Slow light using excitonic population oscillation

We develop a theoretical model for slow light using excitonic population oscillation in a semiconductor quantum well. In a two-level system, if the resonant pump and the signal have a difference frequency within the range of inverse of the carrier lifetime, coherent population beating at this frequency will be generated. We analyze the excitonic population oscillation using an atomiclike model extended from semiconductor Bloch equations for both spin subsystems of the excitonic population and the electrical polarization density. The two spin subsystems are coupled by the excitation-induced dephasing rate, which depends on the net population difference in conduction and heavy hole quantized bands and the population exchange due to flip of the spins of electrons or holes. We present our theoretical results for the absorbance, the refractive index spectra, and the slowdown factor due to population oscillation at various pump intensities, and show very good agreement with experimental data.
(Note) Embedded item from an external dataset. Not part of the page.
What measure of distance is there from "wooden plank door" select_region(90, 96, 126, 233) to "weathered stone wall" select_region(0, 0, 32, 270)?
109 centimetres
It is shown that a slowdown factor of $3.12\times {10}^4$ has been achieved for a semiconductor quantum-well structure. We also obtain analytical solutions from our theory and account for different response behaviors of the signal when its polarization is either parallel or orthogonal to that of the pump, which has also been confirmed by experiments.

Figure 1

Schematic diagram of the pump and signal polarizations for the parallel $({\widehat{e}}_p\Vert {\widehat{e}}_s)$ and orthogonal $({\widehat{e}}_p\perp {\widehat{e}}_s)$ configurations.

Figure 2

The level configuration of the excitonic population oscillation. The positive-helicity components of the pump and signal as well as the spin-down C and HH bands consist of one subsystem while their counterparts form the other.

Figure 3

Parallel-polarization configuration between the signal and the pump polarization. (a) The calculated absorbance spectra and (b) the real part of the refractive indices of the optical signal are plotted as a function of the detuning frequency between the signal and pump.

Figure 4

Orthogonal-polarization configuration between the signal and the pump polarization. (a) The calculated absorption spectra and (b) the real part of the refractive indices of the optical signal are plotted as a function of the detuning frequency between the signal and pump.

Figure 5

Experimental results of the absorbance due to excitonic population oscillation in $\mathrm{Ga}\mathrm{As}∕\mathrm{Al}\mathrm{Ga}\mathrm{As}$ quantum wells, which should be compared with the theory curves in Fig. 3a.

Figure 6

(a) Experimental results of the polarization dependence of the absorbance spectrum in the presence of excitonic population oscillation. The experiment was done near the excitonic absorption peak. (b) Our theoretical results.

Figure 7

The slowdown factor of the excitonic population oscillation (a) when ${\widehat{e}}_s\Vert {\widehat{e}}_p$ and (b) when ${\widehat{e}}_s\perp {\widehat{e}}_p$ are plotted as a function of the detuning frequency between the signal and pump.

Figure 8

(a) Experimental results of the phase delay and absorbance due to excitonic population oscillation in $\mathrm{Ga}\mathrm{As}∕\mathrm{Al}\mathrm{Ga}\mathrm{As}$ quantum wells. (b) Our theoretical result. (c) The theoretical slowdown factor as a function of the detuning frequency between the signal and pump. The peak slowdown factor agrees with the value extracted from the experiment.

Figure 9

Peak slowdown factor as a function of pump intensity.